## Entries from a dataset
* START *

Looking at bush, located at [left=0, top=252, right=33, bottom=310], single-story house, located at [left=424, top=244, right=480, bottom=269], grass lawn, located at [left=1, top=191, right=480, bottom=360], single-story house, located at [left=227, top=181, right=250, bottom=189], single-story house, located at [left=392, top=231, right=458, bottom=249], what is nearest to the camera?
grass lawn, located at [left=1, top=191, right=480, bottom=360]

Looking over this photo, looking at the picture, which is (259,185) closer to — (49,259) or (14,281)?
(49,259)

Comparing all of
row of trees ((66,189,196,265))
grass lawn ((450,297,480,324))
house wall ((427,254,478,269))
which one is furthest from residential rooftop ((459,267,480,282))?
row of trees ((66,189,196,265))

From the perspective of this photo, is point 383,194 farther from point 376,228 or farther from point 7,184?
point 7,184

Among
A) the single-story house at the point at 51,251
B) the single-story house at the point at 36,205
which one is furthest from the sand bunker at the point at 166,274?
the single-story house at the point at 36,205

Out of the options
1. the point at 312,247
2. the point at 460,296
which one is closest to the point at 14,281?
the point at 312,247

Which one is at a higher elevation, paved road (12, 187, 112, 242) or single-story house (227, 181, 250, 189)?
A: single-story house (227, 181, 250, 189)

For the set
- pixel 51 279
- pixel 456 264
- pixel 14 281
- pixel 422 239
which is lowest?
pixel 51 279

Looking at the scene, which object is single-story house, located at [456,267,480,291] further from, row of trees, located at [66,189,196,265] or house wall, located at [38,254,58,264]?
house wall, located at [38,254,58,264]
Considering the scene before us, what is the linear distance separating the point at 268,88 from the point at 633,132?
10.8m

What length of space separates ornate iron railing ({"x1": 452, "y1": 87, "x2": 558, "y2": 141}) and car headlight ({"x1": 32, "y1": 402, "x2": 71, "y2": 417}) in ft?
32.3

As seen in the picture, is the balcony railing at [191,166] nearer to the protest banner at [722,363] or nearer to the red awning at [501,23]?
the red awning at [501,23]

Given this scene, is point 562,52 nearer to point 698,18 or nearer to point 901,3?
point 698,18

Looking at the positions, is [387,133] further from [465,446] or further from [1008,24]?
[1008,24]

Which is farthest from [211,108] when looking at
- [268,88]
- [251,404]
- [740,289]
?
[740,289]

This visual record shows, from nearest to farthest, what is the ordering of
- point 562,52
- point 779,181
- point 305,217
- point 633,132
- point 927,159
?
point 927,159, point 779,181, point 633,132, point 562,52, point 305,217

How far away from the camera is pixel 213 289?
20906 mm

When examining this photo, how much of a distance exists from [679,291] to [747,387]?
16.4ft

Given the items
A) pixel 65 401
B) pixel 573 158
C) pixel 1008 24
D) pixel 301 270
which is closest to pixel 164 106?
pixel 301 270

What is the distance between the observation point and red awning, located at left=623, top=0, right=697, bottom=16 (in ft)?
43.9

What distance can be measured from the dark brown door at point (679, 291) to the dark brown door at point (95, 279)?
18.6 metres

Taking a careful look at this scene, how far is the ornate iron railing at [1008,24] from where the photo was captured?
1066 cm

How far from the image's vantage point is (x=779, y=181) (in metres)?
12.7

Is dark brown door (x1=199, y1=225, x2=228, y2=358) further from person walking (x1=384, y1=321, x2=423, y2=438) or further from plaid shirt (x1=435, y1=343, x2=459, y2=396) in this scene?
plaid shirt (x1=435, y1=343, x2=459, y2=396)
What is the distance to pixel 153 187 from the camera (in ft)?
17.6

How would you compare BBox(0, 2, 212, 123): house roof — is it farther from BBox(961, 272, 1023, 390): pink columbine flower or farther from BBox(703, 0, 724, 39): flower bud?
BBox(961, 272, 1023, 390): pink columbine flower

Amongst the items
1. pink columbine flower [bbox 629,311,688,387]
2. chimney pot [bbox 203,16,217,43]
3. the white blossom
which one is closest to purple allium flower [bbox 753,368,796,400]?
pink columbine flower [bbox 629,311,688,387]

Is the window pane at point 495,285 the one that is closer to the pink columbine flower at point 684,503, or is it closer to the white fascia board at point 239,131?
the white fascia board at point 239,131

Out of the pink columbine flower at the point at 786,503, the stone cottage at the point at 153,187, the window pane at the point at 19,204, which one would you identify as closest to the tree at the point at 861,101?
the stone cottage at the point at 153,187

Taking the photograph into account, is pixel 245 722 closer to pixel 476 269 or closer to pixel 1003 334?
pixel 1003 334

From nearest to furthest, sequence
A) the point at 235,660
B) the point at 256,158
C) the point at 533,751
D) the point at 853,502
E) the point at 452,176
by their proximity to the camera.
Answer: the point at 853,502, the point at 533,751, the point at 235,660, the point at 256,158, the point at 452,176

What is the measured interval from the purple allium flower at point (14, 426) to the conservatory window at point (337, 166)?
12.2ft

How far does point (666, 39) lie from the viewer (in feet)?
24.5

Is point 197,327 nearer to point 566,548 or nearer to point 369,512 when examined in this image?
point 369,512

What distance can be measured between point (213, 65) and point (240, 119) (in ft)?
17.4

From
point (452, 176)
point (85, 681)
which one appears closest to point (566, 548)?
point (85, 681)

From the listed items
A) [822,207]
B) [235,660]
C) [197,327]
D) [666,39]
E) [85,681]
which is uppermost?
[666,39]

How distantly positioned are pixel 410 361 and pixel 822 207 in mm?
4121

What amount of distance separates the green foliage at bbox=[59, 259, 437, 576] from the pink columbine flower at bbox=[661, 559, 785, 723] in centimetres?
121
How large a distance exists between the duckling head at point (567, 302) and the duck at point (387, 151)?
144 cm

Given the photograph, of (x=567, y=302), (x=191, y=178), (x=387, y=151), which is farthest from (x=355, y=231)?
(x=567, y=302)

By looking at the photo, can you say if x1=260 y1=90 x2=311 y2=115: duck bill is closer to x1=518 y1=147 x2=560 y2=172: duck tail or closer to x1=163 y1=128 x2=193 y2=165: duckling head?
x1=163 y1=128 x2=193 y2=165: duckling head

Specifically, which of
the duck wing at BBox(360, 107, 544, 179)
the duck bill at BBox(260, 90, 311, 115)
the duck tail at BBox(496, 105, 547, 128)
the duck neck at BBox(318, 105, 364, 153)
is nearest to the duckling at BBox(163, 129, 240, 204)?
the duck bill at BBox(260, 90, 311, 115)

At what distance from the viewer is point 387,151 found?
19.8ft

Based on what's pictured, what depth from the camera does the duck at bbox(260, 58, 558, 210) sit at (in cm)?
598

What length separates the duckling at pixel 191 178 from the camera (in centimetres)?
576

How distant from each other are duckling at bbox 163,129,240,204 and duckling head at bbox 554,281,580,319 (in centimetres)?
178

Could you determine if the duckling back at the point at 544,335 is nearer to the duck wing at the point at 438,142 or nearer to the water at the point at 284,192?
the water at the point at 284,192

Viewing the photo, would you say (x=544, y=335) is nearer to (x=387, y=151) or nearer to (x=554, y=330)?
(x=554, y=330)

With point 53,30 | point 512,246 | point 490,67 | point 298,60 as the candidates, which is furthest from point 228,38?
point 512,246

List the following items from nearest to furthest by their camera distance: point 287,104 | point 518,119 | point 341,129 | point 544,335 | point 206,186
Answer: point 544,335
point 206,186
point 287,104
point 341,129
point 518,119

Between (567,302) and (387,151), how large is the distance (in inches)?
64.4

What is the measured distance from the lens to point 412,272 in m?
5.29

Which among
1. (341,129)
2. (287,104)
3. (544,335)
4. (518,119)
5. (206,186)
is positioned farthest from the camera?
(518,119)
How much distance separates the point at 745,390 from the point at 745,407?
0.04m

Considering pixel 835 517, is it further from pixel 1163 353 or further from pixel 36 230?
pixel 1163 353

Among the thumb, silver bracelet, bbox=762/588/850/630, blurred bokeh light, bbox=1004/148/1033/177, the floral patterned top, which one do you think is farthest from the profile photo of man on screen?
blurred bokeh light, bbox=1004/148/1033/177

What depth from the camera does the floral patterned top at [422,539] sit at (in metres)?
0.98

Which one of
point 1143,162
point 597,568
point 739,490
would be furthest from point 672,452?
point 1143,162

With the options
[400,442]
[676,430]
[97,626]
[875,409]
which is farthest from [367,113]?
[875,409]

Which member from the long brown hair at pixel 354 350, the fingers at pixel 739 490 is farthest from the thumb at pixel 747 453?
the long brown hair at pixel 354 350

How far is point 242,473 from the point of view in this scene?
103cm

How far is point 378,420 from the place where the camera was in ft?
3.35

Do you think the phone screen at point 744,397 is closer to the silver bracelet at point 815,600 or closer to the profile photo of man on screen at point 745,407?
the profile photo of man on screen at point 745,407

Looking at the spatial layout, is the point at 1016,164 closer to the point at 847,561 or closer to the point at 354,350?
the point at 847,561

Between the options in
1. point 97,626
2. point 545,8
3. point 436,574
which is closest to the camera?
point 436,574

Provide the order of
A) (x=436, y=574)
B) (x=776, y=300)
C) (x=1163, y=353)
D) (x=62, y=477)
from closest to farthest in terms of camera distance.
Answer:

* END *

## REQUEST
Print the lines of the listing from the one containing "Which member from" through the end of the listing, inclusive.

## EXERCISE SOLUTION
Which member from the long brown hair at pixel 354 350, the fingers at pixel 739 490 is farthest from the thumb at pixel 747 453?
the long brown hair at pixel 354 350

How far is point 242,473 from the point of view in this scene?
103cm

How far is point 378,420 from the place where the camera was in ft?
3.35

Do you think the phone screen at point 744,397 is closer to the silver bracelet at point 815,600 or closer to the profile photo of man on screen at point 745,407?
the profile photo of man on screen at point 745,407

Looking at the spatial layout, is the point at 1016,164 closer to the point at 847,561 or closer to the point at 354,350?
the point at 847,561

Between the options in
1. point 97,626
2. point 545,8
3. point 436,574
which is closest to the camera?
point 436,574

Provide the order of
A) (x=436, y=574)
B) (x=776, y=300)
C) (x=1163, y=353)
D) (x=62, y=477)
from closest to farthest in terms of camera distance.
Answer:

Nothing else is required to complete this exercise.